Tuesday, June 28, 2011

The Experiment

So I am pretty much sold on the idea of homeschooling. I have been reading so much about it, like this and this and this , and I wholeheartedly believe that kids really need less structured "activities" and "lessons," but instead need their education to be a natural part of their lives. They need enthusiasm, love, playtime, and, yes, a little bit of math. I have come to see how school is an institution that most of us do not question -- but, why, really, do we need school? Why does learning need to take place in a group setting? With only kids ones' own age? With a "certified" teacher? Multiple studies have shown that kids do much better (in many ways: they score higher on tests, are more emotionally secure, more enthusiastic about learning, etc.) when they are taught to on an individual basis. And when there is time in the day for them to express themselves, and to be heard. All of these reasons led John and I to enroll our kids in small private schools, but perhaps there is an even better (for us, of course) way to do it. Maybe the lessons could be geared toward my kids' specific interests and learning styles. Maybe there is a way to go at their own pace, without being measured against a "norm."

I was a teacher before becoming a mom. I loved it as much as I was overwhelmed by it. It was the most challenging and exciting job I have ever had, save motherhood. I was also a student (for many, many years) and I loved that, too. I am a card-holding nerd. I love books, notebooks, pens, dry-erase boards, and, most of all, ideas. The only job besides being a SAHM that I can imagine doing is teaching.

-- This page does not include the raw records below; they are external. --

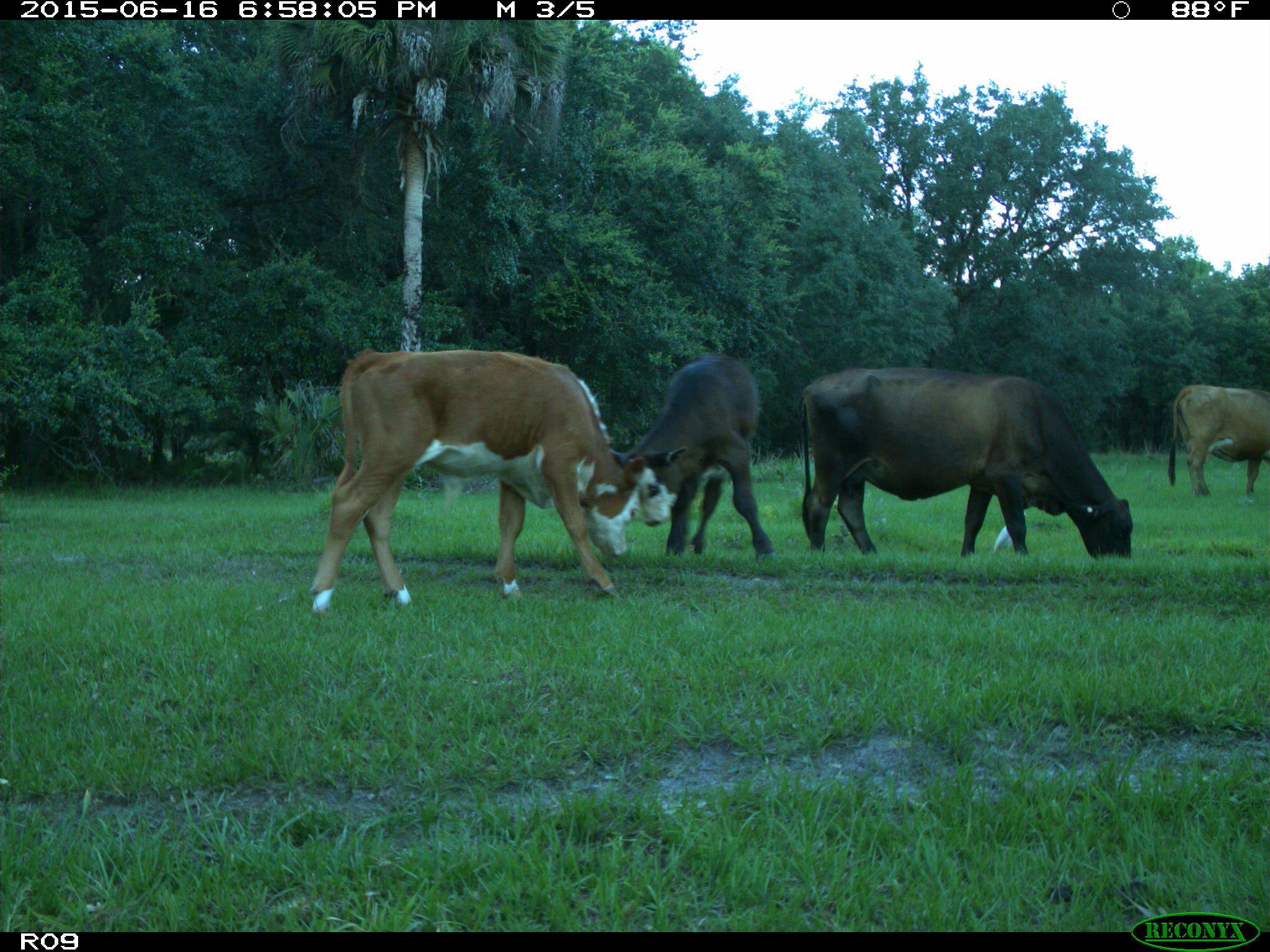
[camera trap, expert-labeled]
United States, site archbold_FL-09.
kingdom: Animalia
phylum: Chordata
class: Mammalia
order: Artiodactyla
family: Bovidae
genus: Bos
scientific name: Bos taurus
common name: domestic cow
Bos taurus (domestic cow).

But -- those are only my theoretical reasons for homeschooling. The practical implications of it might be much less fun. So, this summer John and I have decided to refrain from signing the kids up for any summer camps (gulp), have them stay home all summer, and "do homeschool." It will be a three month tester for us. We will see how things might actually works when everyone is together 24/7, when I am not only keeping up with household chores and my own personal life (i.e friends, doctor's appointments, working out etc.) but also with lesson planning, teaching, and supervision of the children all day long. This is where the rubber will meet the road.

We are also curious to see how the kids adjust to it. Will they miss being around their peers for the summer? Will they be bored when not kept busy 7 hours a day? I mean, we will be doing a lot, but our intention is also to slow down and have a lot of time for play, for thinking, for resting.

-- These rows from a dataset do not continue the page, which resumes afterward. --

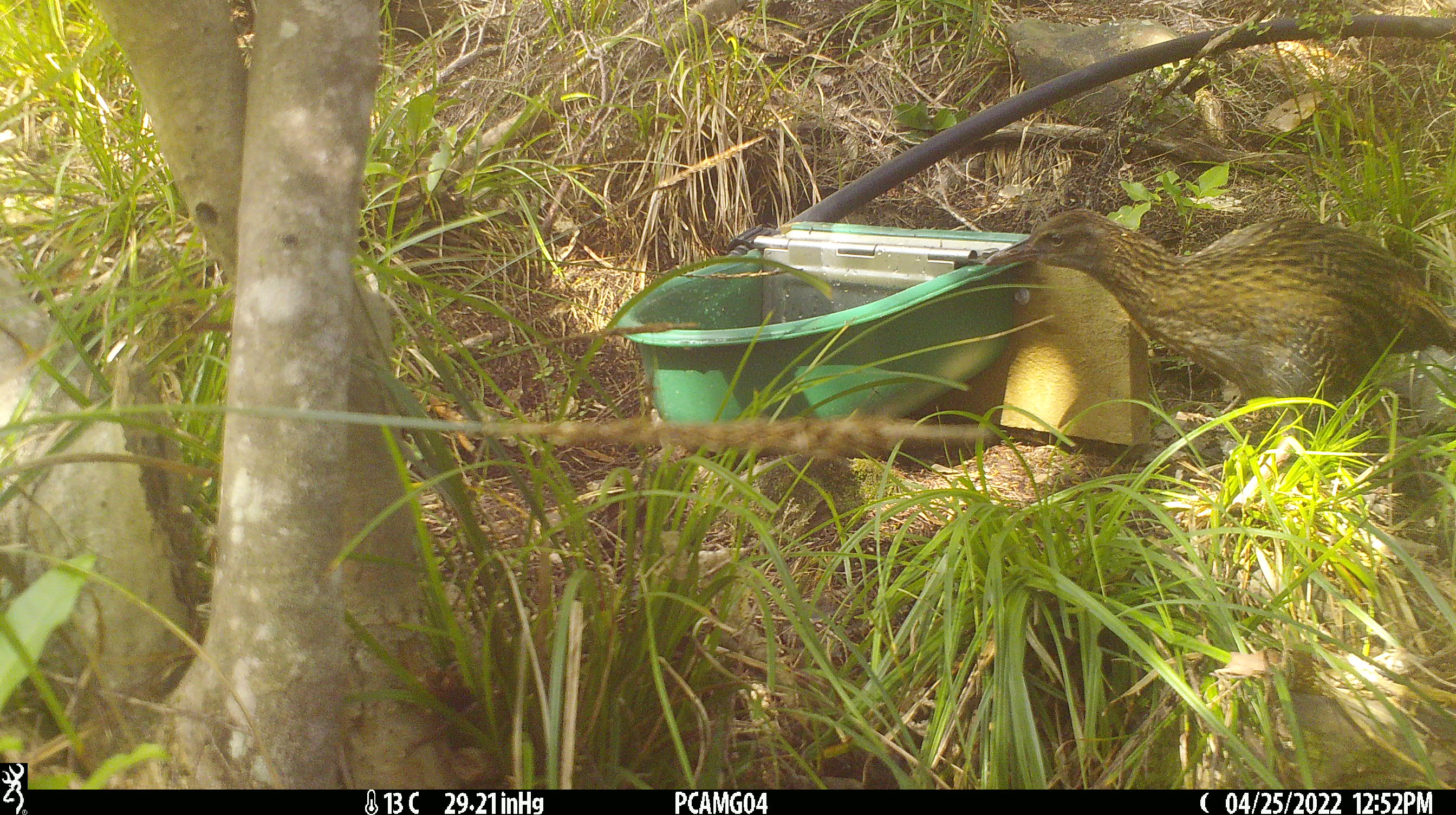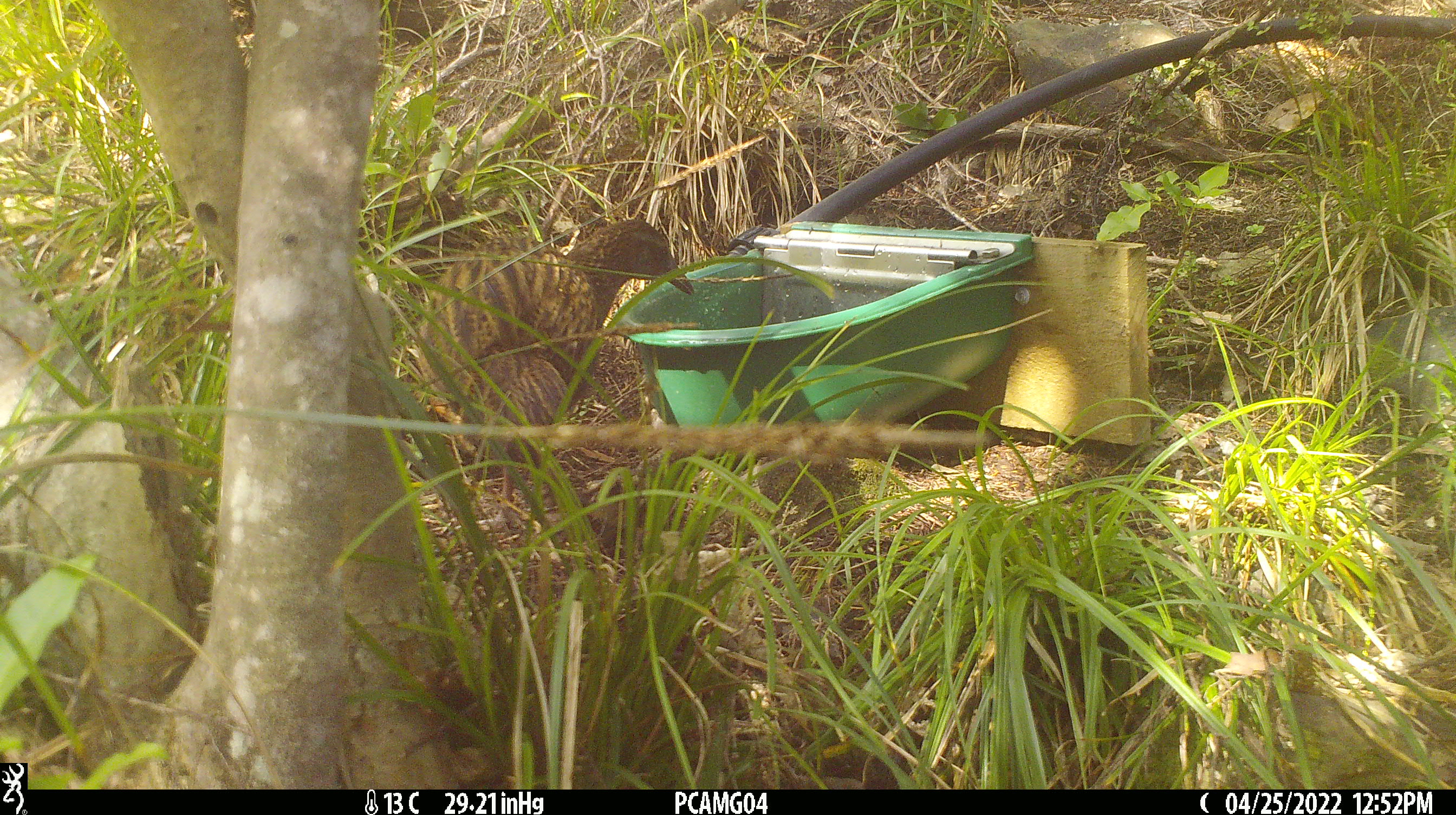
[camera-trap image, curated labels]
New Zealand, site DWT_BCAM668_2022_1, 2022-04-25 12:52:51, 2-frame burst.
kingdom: Animalia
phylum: Chordata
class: Aves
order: Gruiformes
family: Rallidae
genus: Gallirallus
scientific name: Gallirallus australis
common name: weka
Weka (Gallirallus australis).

This will also be a time to concentrate more on some character traits that need attention, such as self-control and responsibility. I feel as though I do not have time to work on these matters with the kids when we arrive home at 5:30 at night, hungry, tired, and in dire need of a bath. I think one way we will work on this will be through setting up a chore system. Morning and evening chore routines will add some structure to the day.

So...let's see how it goes...I am going to have an open-mind and try to be flexible. I want to be really open to how this will work and have that not be shaded by my own desire for it to be a cure-all for my recent sense of unease.